Section 94 of the Georgia Condominium Act authorizes an association, to the extent provided in the declaration, to allocate equitably the payment of a reasonable deductible between the association and the unit owners affected by a casualty required to be insured by the Act.  Effective July 1, 2004, the amount increased from $1,000 to $2,500.  Whether an association can charge the increased amount will depend on if the deductible provision of a declaration is worded to automatically adopt a change in the Act.  If not, an association will not be able to impose a $2,500 deductible without amending the Declaration.

Section 94 authorizes and limits the imposition of a deductible that can be imposed on a unit owner for casualties required to be insured by Section 107.  Water damage is not included in fire and extended coverage.  Consequently, there is no limit on the amount of the deductible for water damage claims and the policies can impose a per unit, per occurrence deductible for water damage claims.  The payment of those deductibles is the sole responsibility of the owner of the damaged unit.  So, if a pipe bursts and causes $9,500 of damage to a unit, if there is a $10,000 water damage deductible, the association policy will not pay anything and the owner of the damaged unit will have to pay the $9,500 to repair the unit . . . a real shock to a unit owner who assumed the association’s insurance policy would pay the cost to repair or replace the damages.

An association is responsible for the payment of any deductible assigned to damage to the common property, as well as the amount of any deductible in excess of the amount that can be assigned to an owner.

If a water pipe in a high-rise building ruptures and causes $100,000 of water damage to the elevators, floor lobbies, and main lobby, if the policy has a $25,000 water deductible, the association will be paid $75,000 and be responsible for the remaining $25,000 costs of repair.  Rather than water damage, assume a fire causes $100,000 damage to a unit.  If the general deductible is $10,000, the insurer will pay $90,000, the association will pay $7,500, and the unit owner will pay $2,500, assuming the documents permit the $2,500 deductible to be assessed to an owner.

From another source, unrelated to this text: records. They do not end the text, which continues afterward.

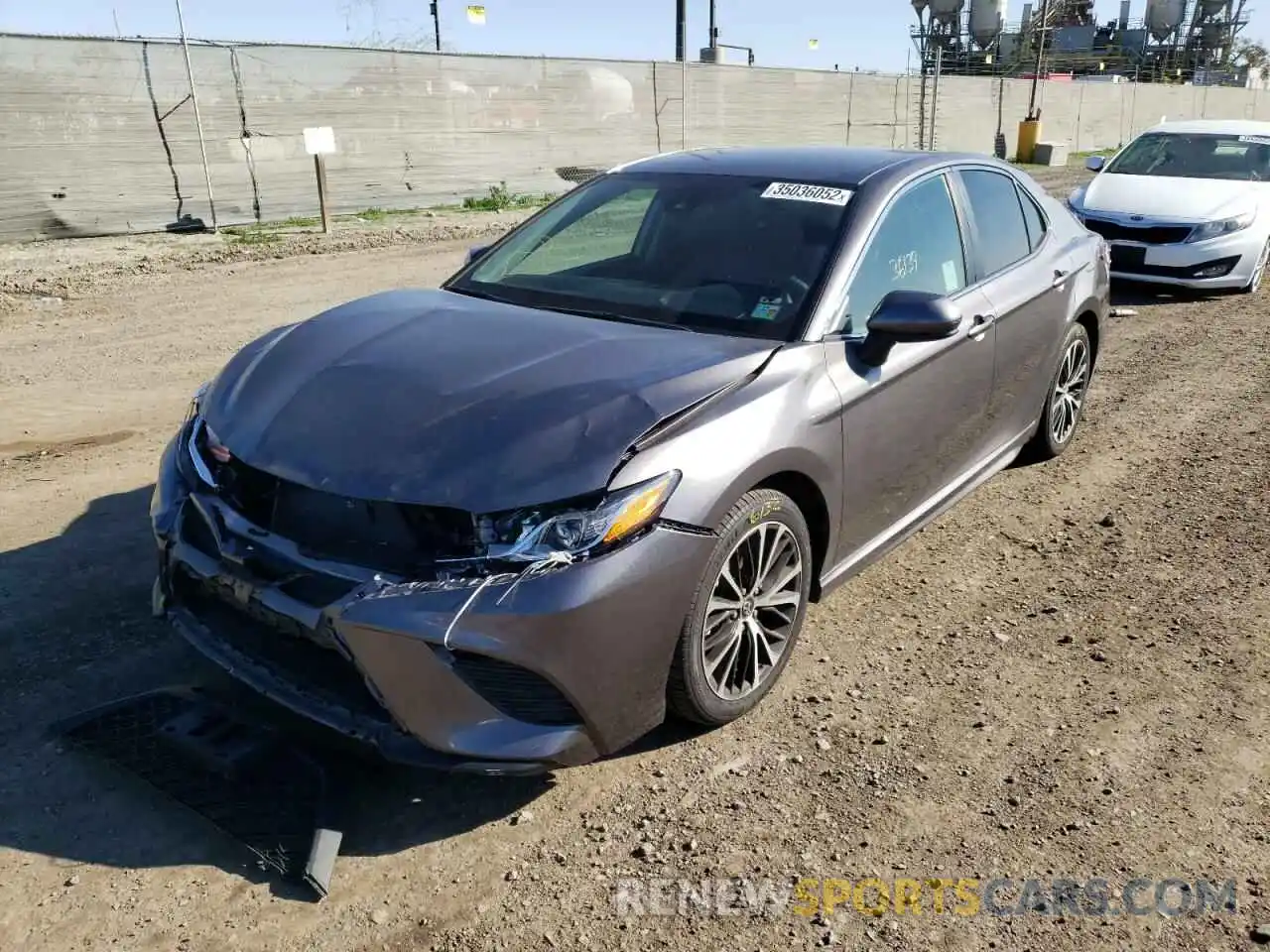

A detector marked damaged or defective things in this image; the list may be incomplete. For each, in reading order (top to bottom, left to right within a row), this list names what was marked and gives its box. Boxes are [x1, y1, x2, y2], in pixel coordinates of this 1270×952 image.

crumpled hood [1077, 173, 1264, 220]
crumpled hood [200, 289, 772, 515]
damaged front bumper [148, 431, 715, 776]
broken bumper fascia [151, 431, 715, 776]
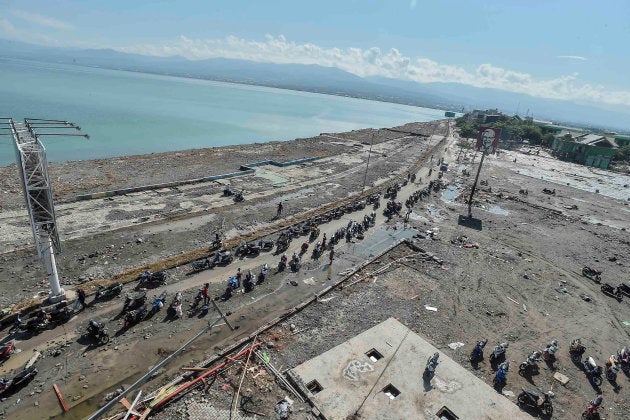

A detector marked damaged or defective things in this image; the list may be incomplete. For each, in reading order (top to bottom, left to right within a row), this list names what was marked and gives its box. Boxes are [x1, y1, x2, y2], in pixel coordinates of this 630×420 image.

broken wood plank [52, 384, 69, 414]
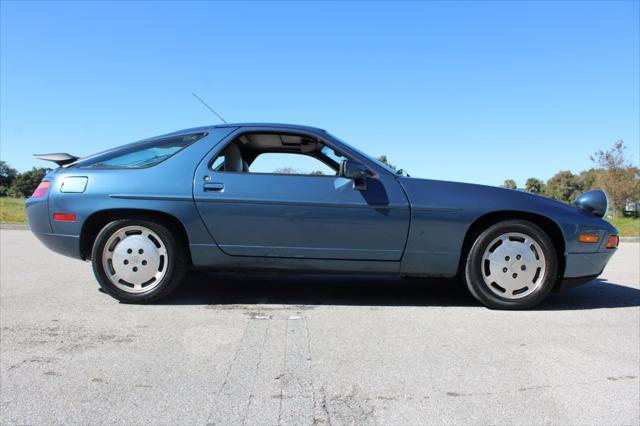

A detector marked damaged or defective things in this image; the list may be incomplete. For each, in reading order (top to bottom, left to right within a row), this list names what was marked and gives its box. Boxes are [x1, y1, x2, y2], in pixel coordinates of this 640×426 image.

cracked asphalt [0, 231, 636, 424]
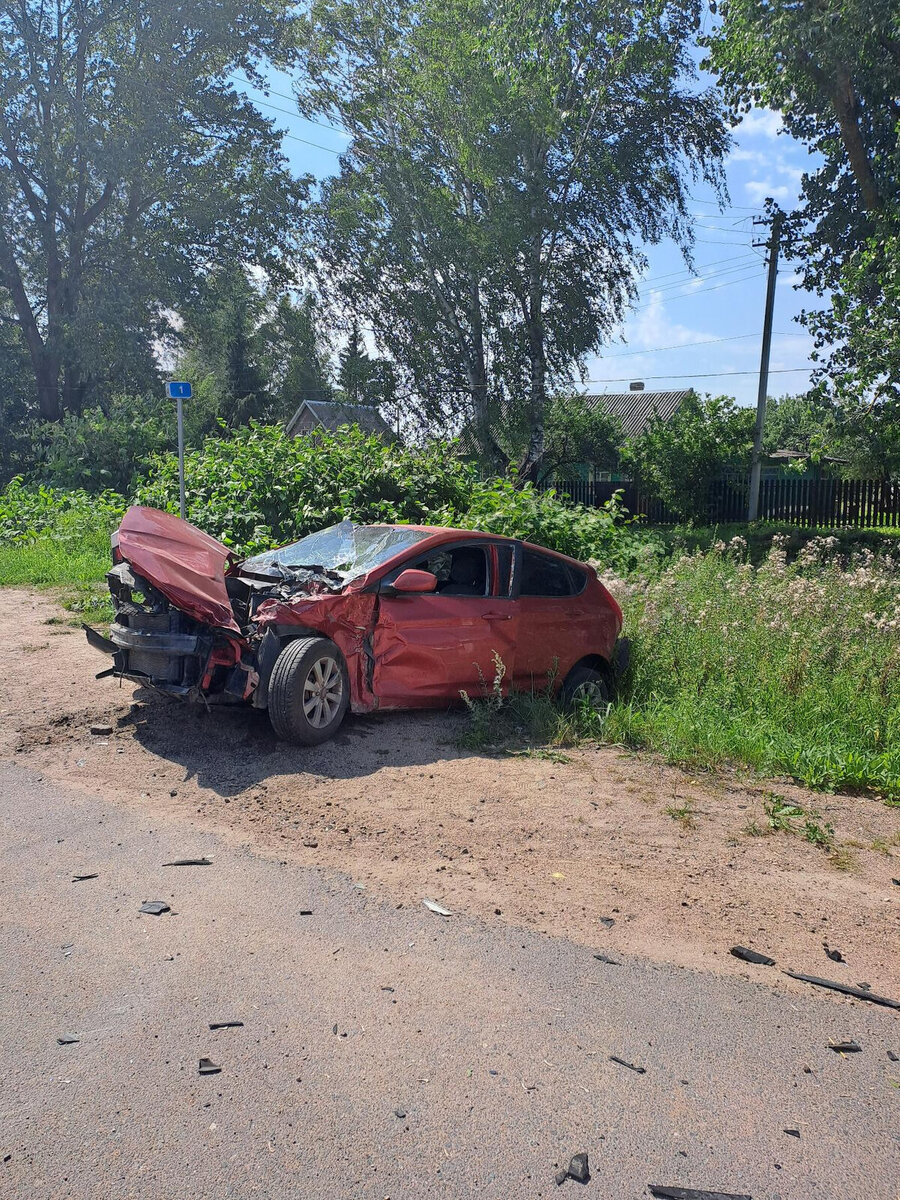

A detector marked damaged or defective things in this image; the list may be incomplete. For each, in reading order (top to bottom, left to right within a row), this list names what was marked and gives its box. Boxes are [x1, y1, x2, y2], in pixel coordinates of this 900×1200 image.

shattered windshield [243, 524, 432, 584]
crumpled hood [113, 508, 243, 636]
wrecked red car [86, 510, 624, 744]
broken plastic fragment [139, 900, 171, 920]
broken plastic fragment [420, 900, 450, 920]
broken plastic fragment [728, 948, 776, 964]
broken plastic fragment [780, 972, 900, 1008]
broken plastic fragment [608, 1056, 644, 1080]
broken plastic fragment [568, 1152, 592, 1184]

DIRECTORS AND OFFICERS INSURANCE COVERS MANAGER

Virtually all management company contracts require the association to indemnify the company and its managers for all claims that arise out of providing services under the contract.  Indemnity means the association will pay all costs of defense and any damages that may be awarded.  Without insurance, the association will pay both of those expenses out of pocket.  Some D&O policies add the management company and its managers as named insureds.  The coverage extends to actions either taken pursuant to the contract or at the direction of the Board. It will cover the cost of defense and damages that are not otherwise excluded by the policy.

Similarly, an association should also obtain coverage that includes a manager and management company for theft of association funds.  It should also cover the directors and officers.  That coverage is found in a property policy under employee dishonesty coverage.  Policies are written that consider the directors and officers as employees solely for the purpose of that coverage and adds a manager and management company as additional insureds.  Naming the manager and management company as additional insureds allows the association to make a first party claim, rather than filing a claim with the management company’s insurer.

D&O POLICY COVERS COST OF DEFENSE OF FAIR HOUSING ACT CLAIMS

Many D&O policies do not cover any claims for violation of any civil rights law.  No cost of defense and no damages.  The Fair Housing Amendments Act of 1988 added familial status and handicap as protected classes. That has resulted in claims against associations for restricting children from using the common properties and failure to accommodate a modification to allow a handicap person the full use and enjoyment of the property.  Nearly all such claims are without merit.  Nevertheless, they must be defended. If a policy does not cover costs of defense, it will come out of the association’s funds.

These seven coverages are essential to a well-developed community association program.  Failing to cover even one of these coverages can cause a severe financial loss for an Association.